Taking these drugs together can increase the risk of a dangerous buildup of lactic acid in the blood, especially if the kidneys are not clearing the medicine properly.

Understanding the Metformin and Ertugliflozin Interaction

FDA-approved prescribing information for these two drugs flags their combination as a moderate-severity interaction. Metformin belongs to the Biguanide class and Ertugliflozin belongs to the SGLT2 Inhibitor class - two categories that can collide when co-prescribed. The mechanism described in FDA labeling is: Taking these drugs together can increase the risk of a dangerous buildup of lactic acid in the blood, especially if the kidneys are not clearing the medicine properly. Severity tiers matter: major flags generally advise avoidance, moderate flags often require monitoring or dose adjustment, and minor flags may only call for awareness.

Context around a specific patient determines real-world impact. Metformin has 27 total documented interactions on file in this dataset, and Ertugliflozin has 8. Each additional medication compounds the interaction surface, which is why pharmacists run full-profile checks rather than evaluating one pair at a time.

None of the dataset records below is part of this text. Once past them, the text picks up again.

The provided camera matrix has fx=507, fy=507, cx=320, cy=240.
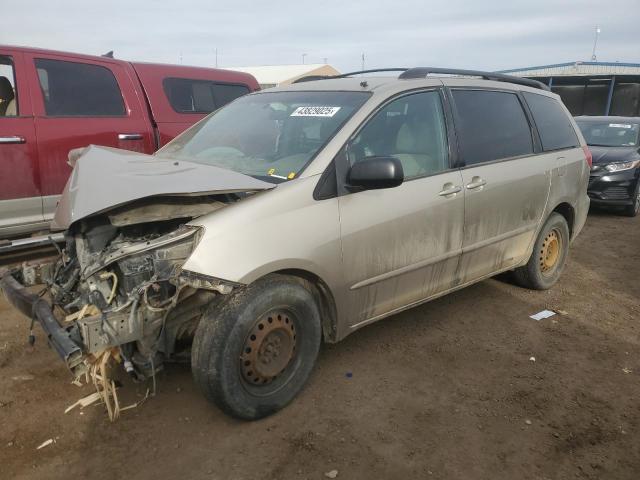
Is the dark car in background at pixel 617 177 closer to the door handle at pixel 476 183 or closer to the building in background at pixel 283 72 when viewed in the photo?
the door handle at pixel 476 183

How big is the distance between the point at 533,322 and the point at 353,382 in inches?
72.7

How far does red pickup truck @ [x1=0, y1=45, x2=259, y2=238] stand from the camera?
459cm

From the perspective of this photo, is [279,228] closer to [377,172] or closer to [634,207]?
[377,172]

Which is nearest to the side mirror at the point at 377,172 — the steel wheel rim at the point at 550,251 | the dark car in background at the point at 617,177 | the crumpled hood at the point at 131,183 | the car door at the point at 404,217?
the car door at the point at 404,217

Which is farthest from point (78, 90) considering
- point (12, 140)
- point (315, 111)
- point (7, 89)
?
point (315, 111)

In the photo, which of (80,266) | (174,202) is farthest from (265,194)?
(80,266)

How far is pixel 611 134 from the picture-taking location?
374 inches

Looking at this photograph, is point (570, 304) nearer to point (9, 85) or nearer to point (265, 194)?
point (265, 194)

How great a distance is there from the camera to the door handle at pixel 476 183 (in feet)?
11.7

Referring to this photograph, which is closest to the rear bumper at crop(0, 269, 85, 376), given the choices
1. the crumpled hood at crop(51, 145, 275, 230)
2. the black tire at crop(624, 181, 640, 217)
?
the crumpled hood at crop(51, 145, 275, 230)

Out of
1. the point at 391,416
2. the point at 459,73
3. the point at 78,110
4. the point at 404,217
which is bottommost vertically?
the point at 391,416

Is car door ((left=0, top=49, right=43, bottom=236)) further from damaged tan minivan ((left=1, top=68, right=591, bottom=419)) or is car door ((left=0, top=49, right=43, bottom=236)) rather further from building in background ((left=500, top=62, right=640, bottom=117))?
building in background ((left=500, top=62, right=640, bottom=117))

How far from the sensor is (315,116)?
3217mm

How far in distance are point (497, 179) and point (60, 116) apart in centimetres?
404
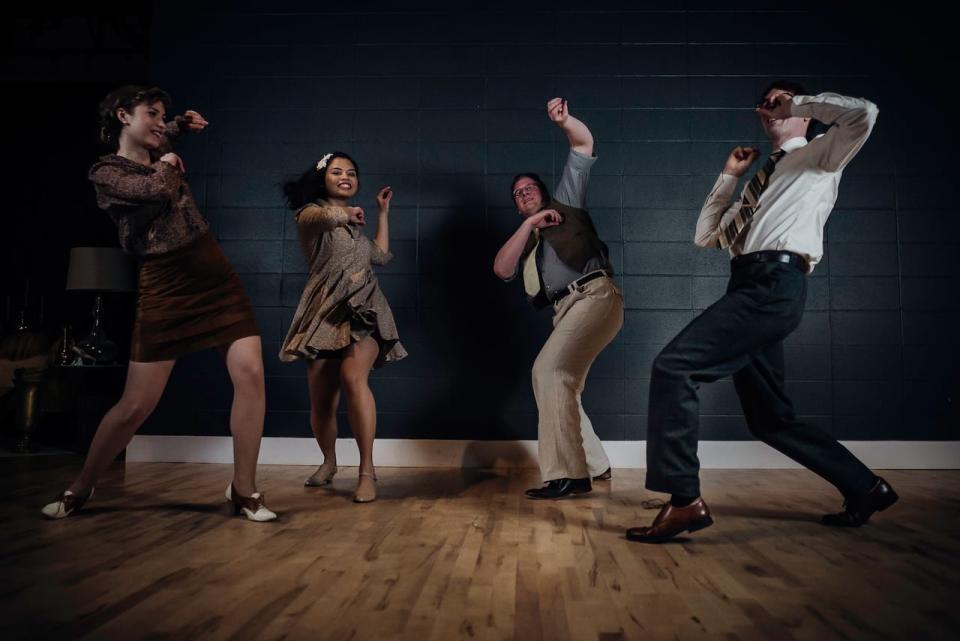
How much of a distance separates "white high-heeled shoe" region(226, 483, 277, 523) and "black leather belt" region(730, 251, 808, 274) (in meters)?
1.88

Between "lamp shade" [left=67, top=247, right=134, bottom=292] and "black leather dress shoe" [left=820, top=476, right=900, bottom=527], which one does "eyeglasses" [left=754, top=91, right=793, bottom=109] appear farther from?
"lamp shade" [left=67, top=247, right=134, bottom=292]

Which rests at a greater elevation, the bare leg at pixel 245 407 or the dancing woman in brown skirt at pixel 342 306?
the dancing woman in brown skirt at pixel 342 306

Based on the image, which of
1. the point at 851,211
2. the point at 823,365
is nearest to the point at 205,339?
the point at 823,365

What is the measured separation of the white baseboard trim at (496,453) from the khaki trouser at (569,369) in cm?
109

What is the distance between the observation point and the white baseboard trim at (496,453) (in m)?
A: 4.11

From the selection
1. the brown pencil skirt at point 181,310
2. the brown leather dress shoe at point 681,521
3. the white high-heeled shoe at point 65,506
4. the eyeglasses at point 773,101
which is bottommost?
the white high-heeled shoe at point 65,506

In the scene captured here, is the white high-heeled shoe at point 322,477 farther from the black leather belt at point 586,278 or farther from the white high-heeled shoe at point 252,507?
the black leather belt at point 586,278

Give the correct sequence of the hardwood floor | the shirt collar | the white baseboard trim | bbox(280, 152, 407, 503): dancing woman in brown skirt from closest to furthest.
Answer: the hardwood floor, the shirt collar, bbox(280, 152, 407, 503): dancing woman in brown skirt, the white baseboard trim

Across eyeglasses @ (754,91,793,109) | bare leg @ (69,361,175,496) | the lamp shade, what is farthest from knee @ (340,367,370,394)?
the lamp shade

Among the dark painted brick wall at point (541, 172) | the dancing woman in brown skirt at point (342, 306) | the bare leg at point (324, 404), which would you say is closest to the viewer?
the dancing woman in brown skirt at point (342, 306)

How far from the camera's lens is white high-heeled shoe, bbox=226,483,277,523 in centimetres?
247

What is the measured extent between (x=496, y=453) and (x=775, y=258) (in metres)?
2.28

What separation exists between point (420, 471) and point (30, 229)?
16.2ft

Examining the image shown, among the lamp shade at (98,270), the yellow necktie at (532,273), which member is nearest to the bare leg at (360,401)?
the yellow necktie at (532,273)
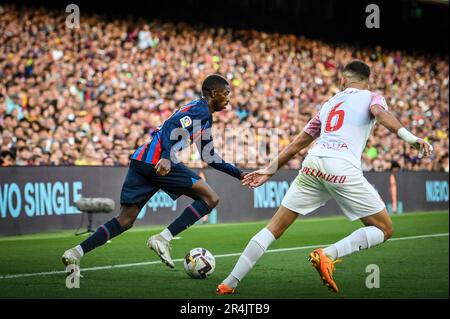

FDA-derived guidance for this pair is: Your doctor should monitor your kidney function and check for signs of acid buildup in your blood regularly. Timing of doses, renal and hepatic function, age, and other concurrent prescriptions all shape whether a labeled interaction matters clinically.

An interaction flag is not a verdict. A large share of labeled interactions are managed routinely in clinical practice, the fix may be as simple as spacing doses or adding a monitoring test. Others require the prescriber to choose a different medication entirely. This page surfaces FDA-sourced labeling and openFDA data for educational purposes only; it is not medical advice and cannot account for your full clinical picture. Never start, stop, or adjust either Metformin or Ertugliflozin based on a web page, speak with your prescriber or pharmacist before making any change.